SABRE-FL: Selective and Accurate Backdoor Rejection for Federated Prompt Learning
Journal:
arXiv
Published Date:
Jun 25, 2025
Abstract
Federated Prompt Learning has emerged as a communication-efficient and
privacy-preserving paradigm for adapting large vision-language models like CLIP
across decentralized clients. However, the security implications of this setup
remain underexplored. In this work, we present the first study of backdoor
attacks in Federated Prompt Learning. We show that when malicious clients
inject visually imperceptible, learnable noise triggers into input images, the
global prompt learner becomes vulnerable to targeted misclassification while
still maintaining high accuracy on clean inputs.
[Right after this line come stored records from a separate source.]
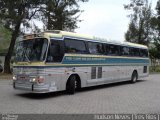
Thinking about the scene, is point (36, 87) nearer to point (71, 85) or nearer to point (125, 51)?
point (71, 85)

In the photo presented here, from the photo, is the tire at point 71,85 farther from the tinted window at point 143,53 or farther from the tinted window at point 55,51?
the tinted window at point 143,53

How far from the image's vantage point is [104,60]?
59.9 ft

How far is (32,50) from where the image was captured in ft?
46.4

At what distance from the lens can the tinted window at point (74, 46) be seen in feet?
49.6

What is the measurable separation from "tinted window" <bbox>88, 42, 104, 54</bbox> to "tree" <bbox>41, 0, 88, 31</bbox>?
525 inches

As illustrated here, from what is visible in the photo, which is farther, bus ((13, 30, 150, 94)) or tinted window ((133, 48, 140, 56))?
tinted window ((133, 48, 140, 56))

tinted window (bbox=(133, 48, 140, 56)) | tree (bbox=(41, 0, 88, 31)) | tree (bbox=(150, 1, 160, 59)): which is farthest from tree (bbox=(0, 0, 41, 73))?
tree (bbox=(150, 1, 160, 59))

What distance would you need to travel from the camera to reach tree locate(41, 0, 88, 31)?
30673 mm

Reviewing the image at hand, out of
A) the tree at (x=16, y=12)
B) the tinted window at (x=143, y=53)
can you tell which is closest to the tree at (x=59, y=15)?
the tree at (x=16, y=12)

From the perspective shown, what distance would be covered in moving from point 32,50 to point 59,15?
58.4 feet

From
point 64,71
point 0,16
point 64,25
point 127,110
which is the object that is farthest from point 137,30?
point 127,110

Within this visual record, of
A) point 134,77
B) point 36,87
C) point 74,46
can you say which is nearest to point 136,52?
point 134,77

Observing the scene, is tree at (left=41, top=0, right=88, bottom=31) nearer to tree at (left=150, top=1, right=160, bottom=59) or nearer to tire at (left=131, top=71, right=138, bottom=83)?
tire at (left=131, top=71, right=138, bottom=83)

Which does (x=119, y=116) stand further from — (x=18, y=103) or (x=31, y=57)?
(x=31, y=57)
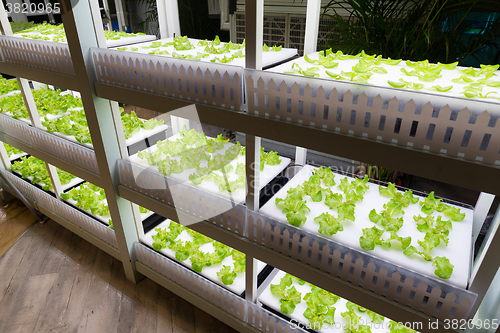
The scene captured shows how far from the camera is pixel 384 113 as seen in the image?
0.98 m

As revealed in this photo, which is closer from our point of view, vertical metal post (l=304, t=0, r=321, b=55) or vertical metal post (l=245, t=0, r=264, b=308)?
vertical metal post (l=245, t=0, r=264, b=308)

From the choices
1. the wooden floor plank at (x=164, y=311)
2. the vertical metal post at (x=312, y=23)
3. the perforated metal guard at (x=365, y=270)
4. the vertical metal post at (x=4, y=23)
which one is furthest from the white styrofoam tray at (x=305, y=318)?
the vertical metal post at (x=4, y=23)

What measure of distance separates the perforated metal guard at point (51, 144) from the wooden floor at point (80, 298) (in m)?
0.91

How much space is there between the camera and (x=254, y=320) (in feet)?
5.88

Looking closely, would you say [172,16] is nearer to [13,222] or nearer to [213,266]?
[213,266]

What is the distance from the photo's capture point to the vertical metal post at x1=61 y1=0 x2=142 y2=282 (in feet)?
5.04

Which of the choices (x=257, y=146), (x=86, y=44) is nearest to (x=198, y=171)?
(x=257, y=146)

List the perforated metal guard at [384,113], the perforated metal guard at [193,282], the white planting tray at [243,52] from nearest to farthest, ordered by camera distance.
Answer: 1. the perforated metal guard at [384,113]
2. the white planting tray at [243,52]
3. the perforated metal guard at [193,282]

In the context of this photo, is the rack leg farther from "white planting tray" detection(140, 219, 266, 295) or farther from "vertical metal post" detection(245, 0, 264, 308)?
"vertical metal post" detection(245, 0, 264, 308)

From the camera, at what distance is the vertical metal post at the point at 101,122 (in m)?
1.54

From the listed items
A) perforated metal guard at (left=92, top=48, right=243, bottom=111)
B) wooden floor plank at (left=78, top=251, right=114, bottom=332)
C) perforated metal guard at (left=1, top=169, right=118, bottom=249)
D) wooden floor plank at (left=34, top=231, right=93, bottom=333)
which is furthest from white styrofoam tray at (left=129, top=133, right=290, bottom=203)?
wooden floor plank at (left=34, top=231, right=93, bottom=333)

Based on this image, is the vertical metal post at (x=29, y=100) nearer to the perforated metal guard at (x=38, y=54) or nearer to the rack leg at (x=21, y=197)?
the perforated metal guard at (x=38, y=54)

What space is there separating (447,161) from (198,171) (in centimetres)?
120

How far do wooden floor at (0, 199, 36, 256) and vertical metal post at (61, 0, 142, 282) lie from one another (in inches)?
51.8
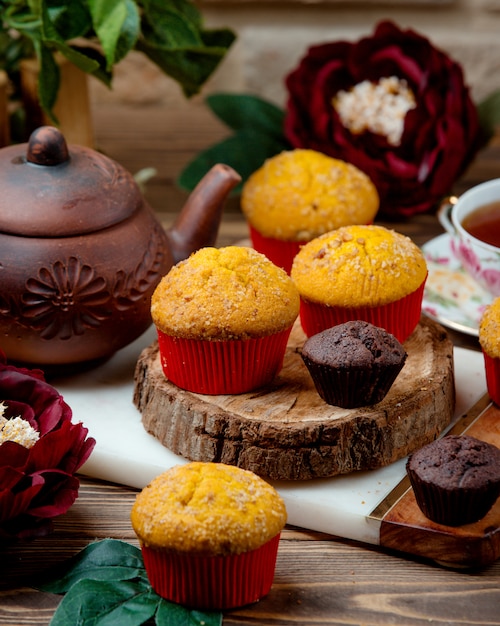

Motivated by this
vulnerability, we propose SABRE-FL, a lightweight, modular defense that filters
poisoned prompt updates using an embedding-space anomaly detector trained
offline on out-of-distribution data. SABRE-FL requires no access to raw client
data or labels and generalizes across diverse datasets. We show, both
theoretically and empirically, that malicious clients can be reliably
identified and filtered using an embedding-based detector. Across five diverse
datasets and four baseline defenses, SABRE-FL outperforms all baselines by
significantly reducing backdoor accuracy while preserving clean accuracy,
demonstrating strong empirical performance and underscoring the need for robust
prompt learning in future federated systems.